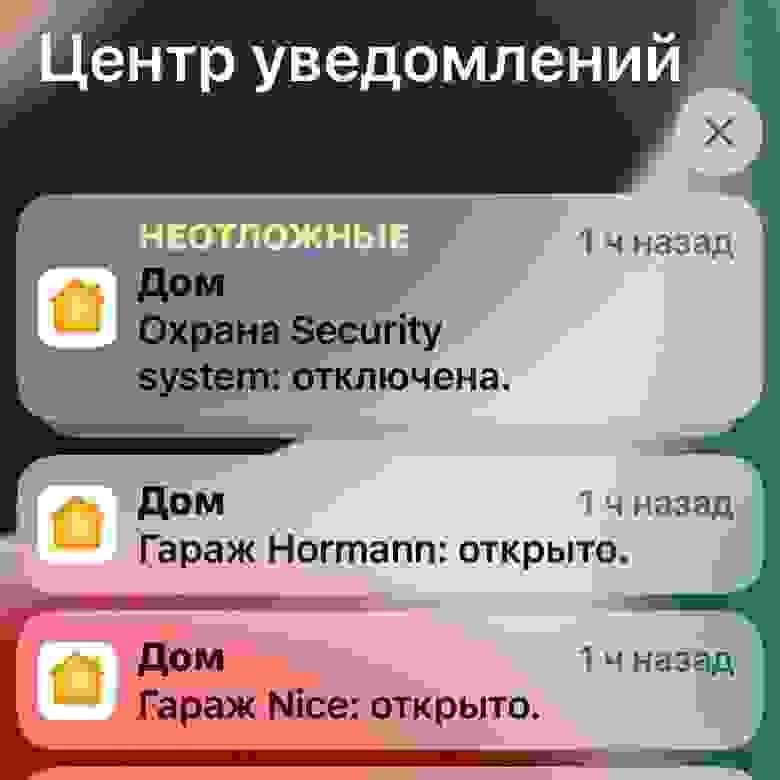 iOS 15 beta 1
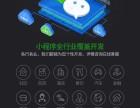 汕头潮汕等地区微信小程序开发定制服务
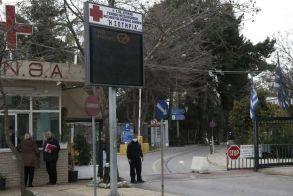 Αποσωληνώθηκαν τρεις ασθενείς με κορονοϊό στο «Σωτηρία»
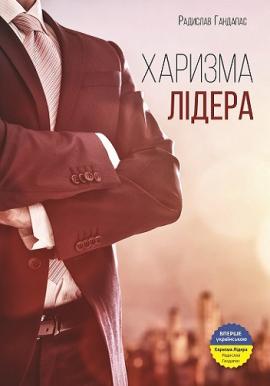 Харизма лідера - фото книги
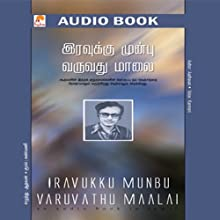 Iravukku Munbu Varuvadhu Maalai | Livre audio Auteur(s) :  Aadavan Narrateur(s) :  Kanmani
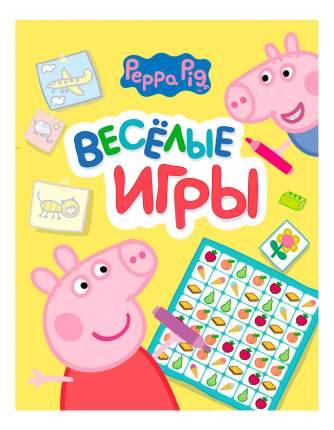 Книжка Peppa Pig Веселые Игры Желтая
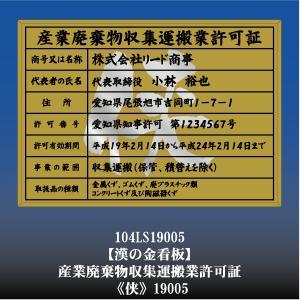侠 19005 産業廃棄物収集運搬許可証 産業廃棄物収集運搬許可看板 アルミ額縁 文字入り|otoko-no-kinkanban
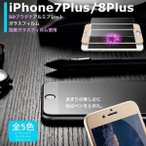 iPhone7 Plus/8 Plus 完全対応 アルミ枠 0.33mm 硬度9H 日本硝子素材 飛散防止 3Dtouch対応 気泡ゼロ 高透過率 2.5D ラウンドエッジ加工 液晶保護フィルム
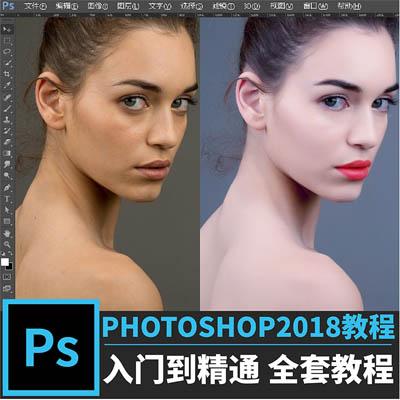 Photoshop基础入门教学视频教程网店美工修图抠图平面设计+PS软件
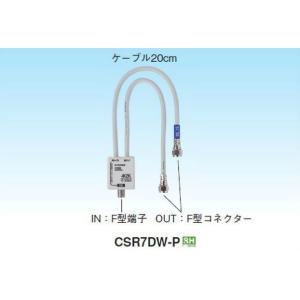 マスプロ 分波器 CSR7D-P(UHF/BS(CS)セパレーター) 在庫あり メール便で送料無料|seiko-techno|02
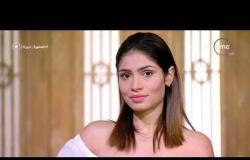السفيرة عزيزة - إيمان النشرتي - توضح ألوان موضة خريف 2018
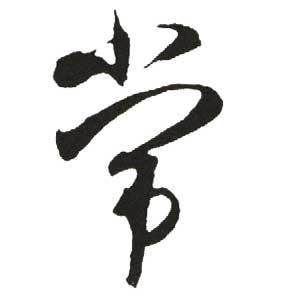 毛笔字行书(毛笔书法)_1603人推荐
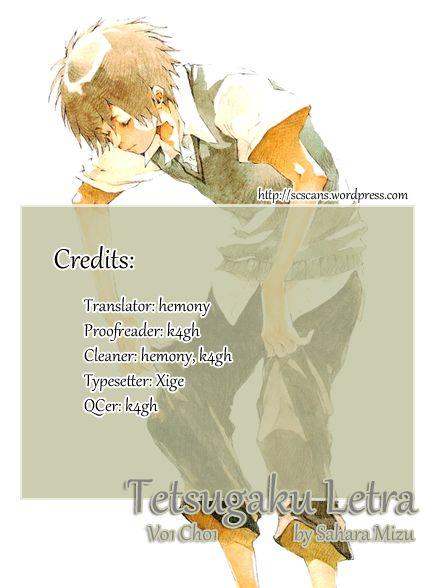Tetsugaku Letra 1 Page 1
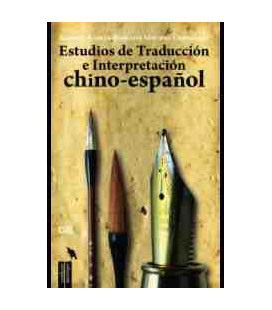 Estudios de Traducción e Interpretación chino-español - Translation and Interpreting Studies Chinese-Spanish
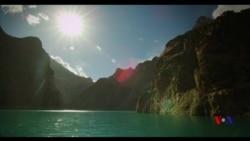 پاکستان کے خوبصورت مقامات
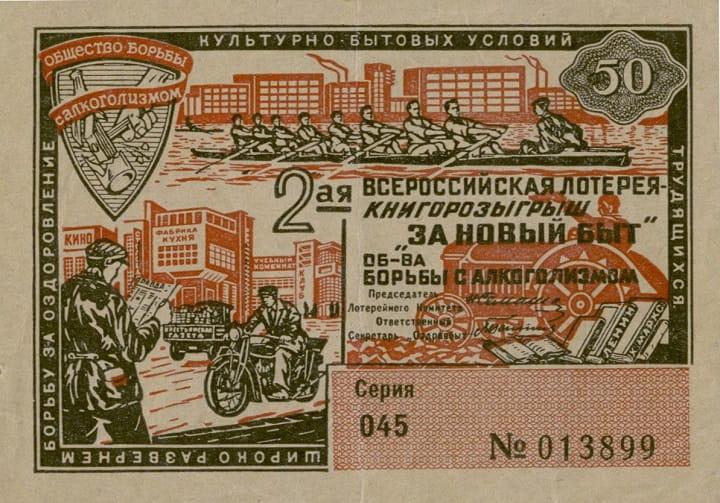 2-ая Всероссийская лотерея-книгорозыгрыш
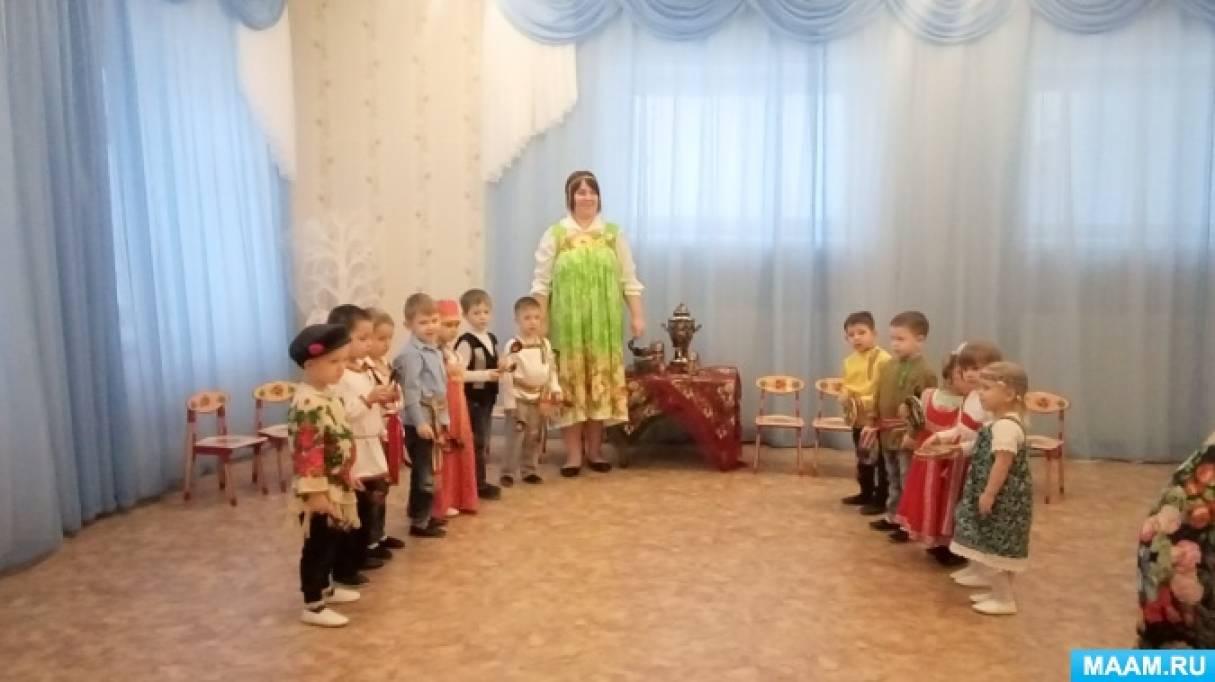 Фотоотчет тематического занятия «Русский-народный костюм». Фольклорное занятие для второй младшей и средней групп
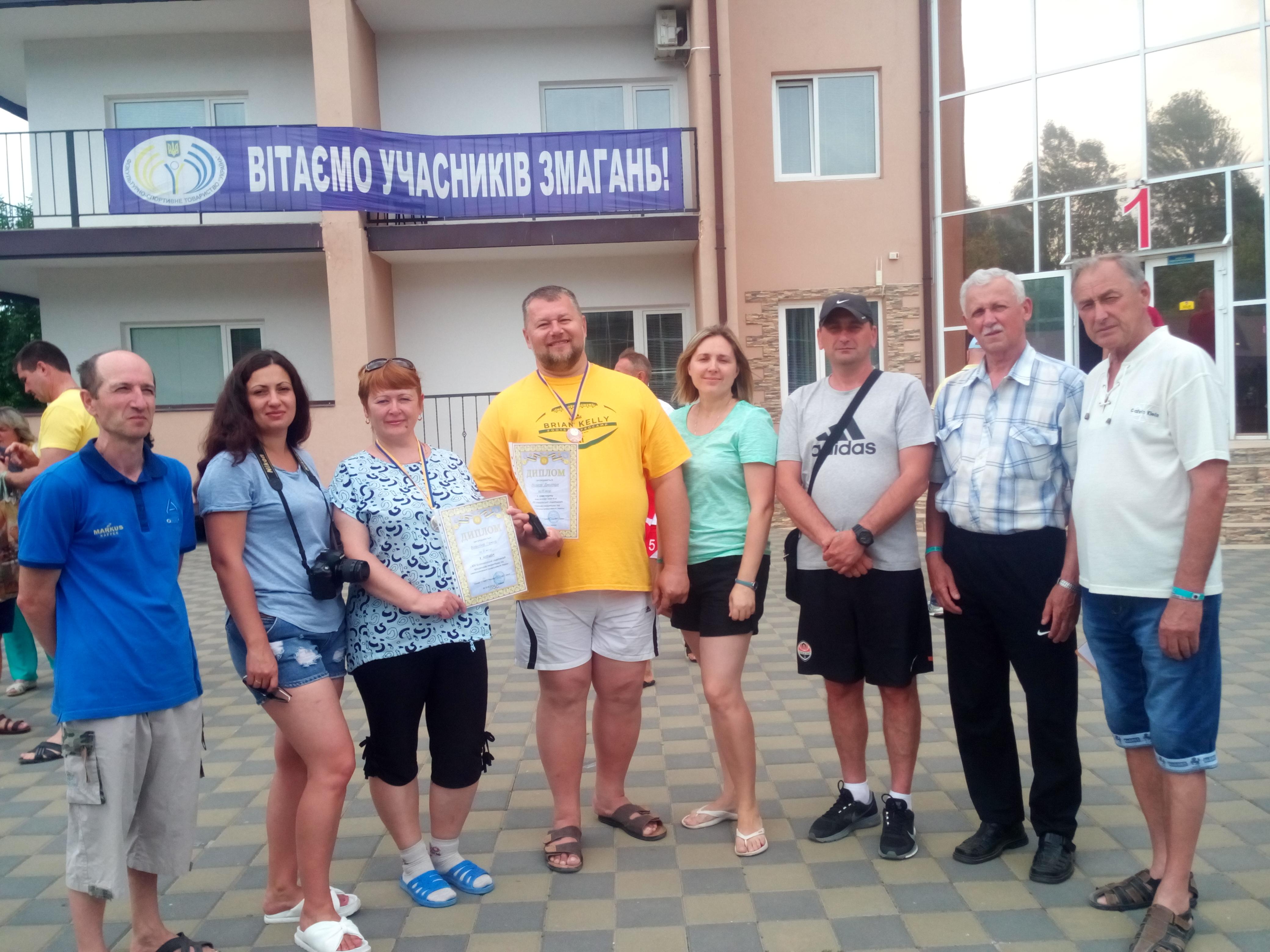 ХIV Всеукраинская спартакиада работников энергетики и электротехнической промышленности Украины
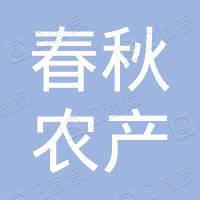 天津春秋农产品销售有限公司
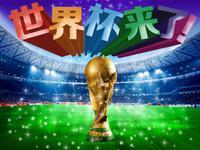 广州男子为看世界杯拒同房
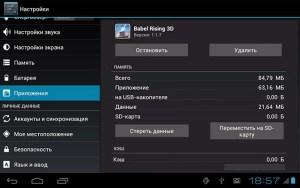 Перенести приложения на карту памяти в Android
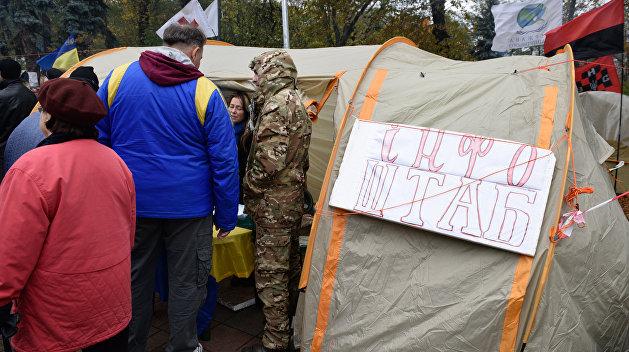 Высокие отношения: глава МВД Украины обозвал митингующих хламом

········

* [DIRECTIONS]:
Return the data above in its exact wording, with none of the pictures.

* [RESULT]:
 iOS 15 beta 1
 汕头潮汕等地区微信小程序开发定制服务
 Αποσωληνώθηκαν τρεις ασθενείς με κορονοϊό στο «Σωτηρία»
 Харизма лідера - фото книги
 Iravukku Munbu Varuvadhu Maalai | Livre audio Auteur(s) :  Aadavan Narrateur(s) :  Kanmani
 Книжка Peppa Pig Веселые Игры Желтая
侠 19005 産業廃棄物収集運搬許可証 産業廃棄物収集運搬許可看板 アルミ額縁 文字入り|otoko-no-kinkanban
 iPhone7 Plus/8 Plus 完全対応 アルミ枠 0.33mm 硬度9H 日本硝子素材 飛散防止 3Dtouch対応 気泡ゼロ 高透過率 2.5D ラウンドエッジ加工 液晶保護フィルム
 Photoshop基础入门教学视频教程网店美工修图抠图平面设计+PS软件
 マスプロ 分波器 CSR7D-P(UHF/BS(CS)セパレーター) 在庫あり メール便で送料無料|seiko-techno|02
السفيرة عزيزة - إيمان النشرتي - توضح ألوان موضة خريف 2018
 毛笔字行书(毛笔书法)_1603人推荐
Tetsugaku Letra 1 Page 1
 Estudios de Traducción e Interpretación chino-español - Translation and Interpreting Studies Chinese-Spanish
 پاکستان کے خوبصورت مقامات
 2-ая Всероссийская лотерея-книгорозыгрыш
 Фотоотчет тематического занятия «Русский-народный костюм». Фольклорное занятие для второй младшей и средней групп
 ХIV Всеукраинская спартакиада работников энергетики и электротехнической промышленности Украины
 天津春秋农产品销售有限公司
 广州男子为看世界杯拒同房
 Перенести приложения на карту памяти в Android
 Высокие отношения: глава МВД Украины обозвал митингующих хламом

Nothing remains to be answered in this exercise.